When I remember this film and reflect on this choice, I see Our Lady as having made the first “Sophie’s Choice”. When Our Blessed Mother was faced with the choice to save the Earthly life of her only begotten Son or to save the life of her adopted child – the Catholic Church.


She chose US! Not a great bargain if you ask me. After all, the Catholic Church, and all the souls in it – despite the influence of the Holy Spirit – is riddled with human error and decay, except on matters of faith and morals. And yet, despite all of this. Despite our weakness, our sinfulness and our neglect. Despite OUR RESPONSIBILITY in the execution of Her most Beloved Son… Our Blessed Mother chose us!


Saint Louis de Montfort said, “She is so full of love that no one who asks for her intercession is rejected, no matter how sinful he may be.”

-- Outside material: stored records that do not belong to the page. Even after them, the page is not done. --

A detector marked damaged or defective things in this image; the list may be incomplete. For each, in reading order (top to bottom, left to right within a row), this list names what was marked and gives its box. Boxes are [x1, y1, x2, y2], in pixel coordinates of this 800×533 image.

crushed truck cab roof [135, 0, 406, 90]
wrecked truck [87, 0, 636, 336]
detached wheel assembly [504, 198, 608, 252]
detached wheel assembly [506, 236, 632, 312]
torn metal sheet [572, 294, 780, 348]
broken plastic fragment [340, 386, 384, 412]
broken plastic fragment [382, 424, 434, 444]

In Washington DC in 1979, Saint Pope John Paul II extended on this when he said, “To succeed in your intentions, entrust yourselves to the Blessed Virgin Mary always, but especially in moments of difficulty and darkness. ‘From Mary we learn to surrender to God’s will in things. From Mary we learn to trust even when all hope seems gone. From Mary we learn to love Christ, her Son and the Son of God…Learn from her to be always faithful, to trust that God’s Word to you will be fulfilled, and that nothing is impossible with God.’”

Because though it is likely that Our Lady delivered her Son without physical pain, there is no pain more imaginably severe than the pain she experienced when she bore the Church itself - for love of You and Me…

For Our Blessed Mother experienced pangs of Labour incomparable with anything any Earthly mother could bear. For she gave birth to the Church – through the death of her Son…


And what greater love could a Mother ever have for their child – you and me – than that?


How lucky we are for the Mother we have!


For with prayer, I stand on Holy Ground where everything is clear. Here. At the Foot of the Cross.